Recast the entries below, starting with the line that contains "At what distance from the shooting" and going on through the line that contains "12.5 metres", as a two-column CSV with the headers "text" and "answer" and one row per entry. Put each field in quotation marks and replace any line breaks with spaces.

[Records in a dataset]
## BEGIN

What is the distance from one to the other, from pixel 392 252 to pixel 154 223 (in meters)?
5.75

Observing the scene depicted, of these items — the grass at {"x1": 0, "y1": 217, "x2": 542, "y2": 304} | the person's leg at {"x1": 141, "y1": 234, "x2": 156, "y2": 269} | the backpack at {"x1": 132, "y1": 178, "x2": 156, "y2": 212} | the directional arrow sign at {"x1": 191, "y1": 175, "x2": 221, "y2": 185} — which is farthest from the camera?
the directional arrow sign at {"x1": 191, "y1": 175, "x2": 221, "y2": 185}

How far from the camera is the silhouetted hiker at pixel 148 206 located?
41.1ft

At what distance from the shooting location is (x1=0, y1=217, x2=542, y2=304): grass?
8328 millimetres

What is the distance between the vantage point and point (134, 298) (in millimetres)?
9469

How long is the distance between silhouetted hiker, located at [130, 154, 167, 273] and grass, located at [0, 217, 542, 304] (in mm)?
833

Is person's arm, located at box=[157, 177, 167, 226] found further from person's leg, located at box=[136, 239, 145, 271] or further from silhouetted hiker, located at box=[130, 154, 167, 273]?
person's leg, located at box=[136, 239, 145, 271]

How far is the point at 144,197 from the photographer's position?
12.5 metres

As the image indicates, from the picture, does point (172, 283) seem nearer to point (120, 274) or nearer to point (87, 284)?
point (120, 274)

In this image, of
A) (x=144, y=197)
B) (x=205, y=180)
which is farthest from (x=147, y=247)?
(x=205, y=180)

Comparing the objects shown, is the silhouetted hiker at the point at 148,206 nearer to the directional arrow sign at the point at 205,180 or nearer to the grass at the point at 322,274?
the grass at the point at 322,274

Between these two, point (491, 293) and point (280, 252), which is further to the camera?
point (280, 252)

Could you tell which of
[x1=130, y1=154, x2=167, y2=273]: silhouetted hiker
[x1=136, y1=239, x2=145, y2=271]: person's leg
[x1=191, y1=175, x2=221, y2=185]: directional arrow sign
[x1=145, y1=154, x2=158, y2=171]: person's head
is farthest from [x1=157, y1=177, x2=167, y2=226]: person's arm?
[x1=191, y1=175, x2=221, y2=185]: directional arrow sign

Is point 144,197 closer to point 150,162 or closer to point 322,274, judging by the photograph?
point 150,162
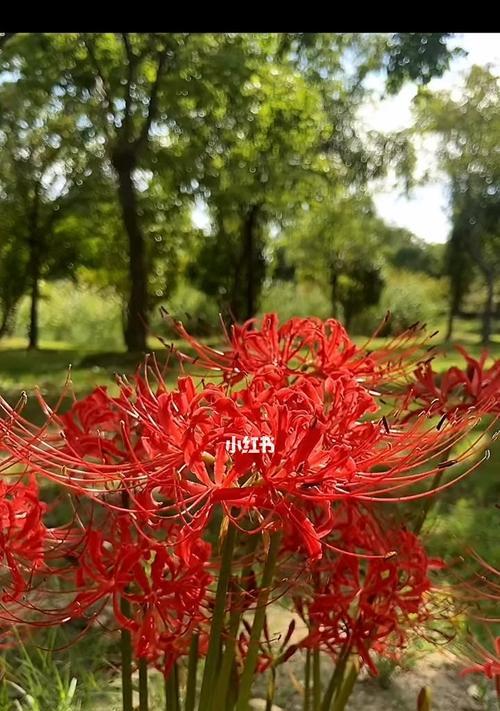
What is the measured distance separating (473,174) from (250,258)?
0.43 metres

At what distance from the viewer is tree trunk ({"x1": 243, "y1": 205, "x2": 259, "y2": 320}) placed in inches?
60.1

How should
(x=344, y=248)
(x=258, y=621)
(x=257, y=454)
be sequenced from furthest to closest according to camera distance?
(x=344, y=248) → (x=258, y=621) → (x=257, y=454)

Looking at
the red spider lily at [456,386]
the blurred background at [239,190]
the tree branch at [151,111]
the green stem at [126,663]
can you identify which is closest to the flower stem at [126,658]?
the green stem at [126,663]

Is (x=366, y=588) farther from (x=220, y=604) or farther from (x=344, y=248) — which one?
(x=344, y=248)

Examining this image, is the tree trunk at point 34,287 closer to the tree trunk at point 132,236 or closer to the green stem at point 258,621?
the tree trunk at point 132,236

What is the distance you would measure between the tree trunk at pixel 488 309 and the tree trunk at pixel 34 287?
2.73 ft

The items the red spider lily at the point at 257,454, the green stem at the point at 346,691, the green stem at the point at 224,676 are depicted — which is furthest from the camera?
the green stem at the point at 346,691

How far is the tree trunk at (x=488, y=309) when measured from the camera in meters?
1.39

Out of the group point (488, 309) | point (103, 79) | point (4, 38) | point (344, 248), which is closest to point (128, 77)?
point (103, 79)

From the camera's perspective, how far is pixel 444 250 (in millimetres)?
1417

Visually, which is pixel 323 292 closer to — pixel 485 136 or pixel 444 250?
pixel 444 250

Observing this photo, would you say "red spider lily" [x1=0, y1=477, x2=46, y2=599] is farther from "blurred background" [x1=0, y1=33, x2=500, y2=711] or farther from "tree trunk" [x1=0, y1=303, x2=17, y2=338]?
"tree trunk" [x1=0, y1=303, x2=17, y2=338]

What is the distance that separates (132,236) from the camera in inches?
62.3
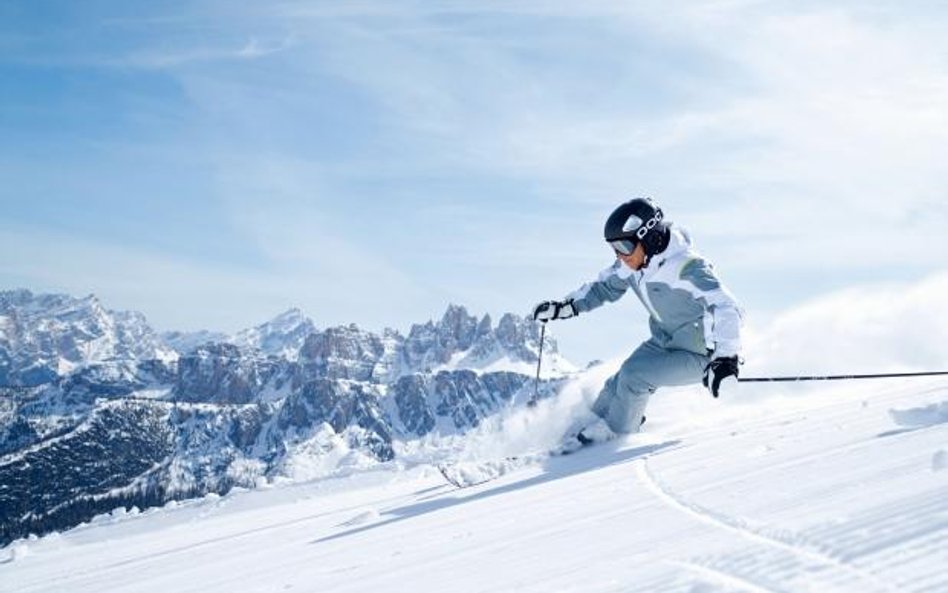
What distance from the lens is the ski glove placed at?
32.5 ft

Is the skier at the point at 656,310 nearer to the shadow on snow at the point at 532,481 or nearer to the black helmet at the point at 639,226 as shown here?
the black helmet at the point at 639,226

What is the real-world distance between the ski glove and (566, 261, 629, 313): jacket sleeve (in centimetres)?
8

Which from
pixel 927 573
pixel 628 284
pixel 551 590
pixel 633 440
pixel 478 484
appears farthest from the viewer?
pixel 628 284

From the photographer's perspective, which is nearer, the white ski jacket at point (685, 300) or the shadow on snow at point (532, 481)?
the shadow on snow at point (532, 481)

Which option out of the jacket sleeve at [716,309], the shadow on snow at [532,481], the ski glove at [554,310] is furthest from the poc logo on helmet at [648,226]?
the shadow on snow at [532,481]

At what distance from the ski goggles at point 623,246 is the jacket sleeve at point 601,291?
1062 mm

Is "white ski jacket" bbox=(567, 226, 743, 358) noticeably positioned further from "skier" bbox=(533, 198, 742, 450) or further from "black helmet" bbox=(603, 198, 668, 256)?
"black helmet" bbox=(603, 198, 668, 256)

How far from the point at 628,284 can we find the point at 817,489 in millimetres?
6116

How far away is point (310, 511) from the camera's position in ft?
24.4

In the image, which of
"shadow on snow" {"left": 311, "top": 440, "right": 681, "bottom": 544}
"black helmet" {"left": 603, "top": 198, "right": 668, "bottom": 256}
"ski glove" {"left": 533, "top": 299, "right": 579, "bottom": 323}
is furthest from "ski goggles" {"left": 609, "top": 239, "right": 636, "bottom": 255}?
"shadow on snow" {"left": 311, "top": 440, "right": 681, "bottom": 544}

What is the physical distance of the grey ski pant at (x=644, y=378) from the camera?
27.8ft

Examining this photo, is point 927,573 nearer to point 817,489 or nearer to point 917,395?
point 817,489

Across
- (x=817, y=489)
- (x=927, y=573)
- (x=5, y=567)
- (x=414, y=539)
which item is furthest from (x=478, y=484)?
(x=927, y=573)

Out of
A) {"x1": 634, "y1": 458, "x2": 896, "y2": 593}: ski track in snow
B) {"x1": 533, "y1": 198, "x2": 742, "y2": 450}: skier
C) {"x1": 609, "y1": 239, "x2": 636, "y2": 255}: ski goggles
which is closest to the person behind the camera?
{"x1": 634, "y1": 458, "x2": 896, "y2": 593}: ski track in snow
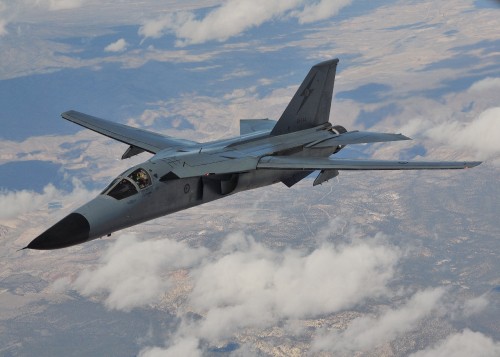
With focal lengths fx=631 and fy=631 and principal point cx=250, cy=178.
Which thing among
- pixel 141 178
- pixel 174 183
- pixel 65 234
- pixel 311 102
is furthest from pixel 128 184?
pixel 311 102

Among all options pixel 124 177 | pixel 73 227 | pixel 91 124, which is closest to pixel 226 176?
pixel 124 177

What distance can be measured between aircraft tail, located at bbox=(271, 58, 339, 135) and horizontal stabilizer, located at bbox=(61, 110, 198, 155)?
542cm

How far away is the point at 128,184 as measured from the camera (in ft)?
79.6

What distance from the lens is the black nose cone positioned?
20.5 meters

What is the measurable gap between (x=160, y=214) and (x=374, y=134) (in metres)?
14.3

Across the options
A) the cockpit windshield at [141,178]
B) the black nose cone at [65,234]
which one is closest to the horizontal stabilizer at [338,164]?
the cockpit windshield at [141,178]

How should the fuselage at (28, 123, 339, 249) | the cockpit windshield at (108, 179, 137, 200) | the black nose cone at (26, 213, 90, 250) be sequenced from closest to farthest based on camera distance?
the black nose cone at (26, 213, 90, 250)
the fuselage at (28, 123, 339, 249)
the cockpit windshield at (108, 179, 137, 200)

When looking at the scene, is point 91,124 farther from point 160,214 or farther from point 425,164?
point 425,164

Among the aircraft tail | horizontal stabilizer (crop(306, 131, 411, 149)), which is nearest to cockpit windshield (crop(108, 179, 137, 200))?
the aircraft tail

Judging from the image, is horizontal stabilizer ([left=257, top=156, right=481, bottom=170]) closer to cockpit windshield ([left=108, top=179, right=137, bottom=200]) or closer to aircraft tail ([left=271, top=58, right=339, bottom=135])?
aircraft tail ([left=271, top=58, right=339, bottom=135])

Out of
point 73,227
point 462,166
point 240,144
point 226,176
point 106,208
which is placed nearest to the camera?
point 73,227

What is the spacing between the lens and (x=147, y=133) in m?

## END

*SOLUTION TO THE PROBLEM*:
text,answer
"At what distance from the shooting location is (x1=0, y1=217, x2=542, y2=304): grass?","8328 millimetres"
"What is the distance between the vantage point and point (134, 298) (in millimetres)?","9469"
"How long is the distance between silhouetted hiker, located at [130, 154, 167, 273] and grass, located at [0, 217, 542, 304] (in mm)?","833"
"Is person's arm, located at box=[157, 177, 167, 226] found further from person's leg, located at box=[136, 239, 145, 271] or further from silhouetted hiker, located at box=[130, 154, 167, 273]?","person's leg, located at box=[136, 239, 145, 271]"
"How far is the point at 144,197 from the photographer's position?","12.5 metres"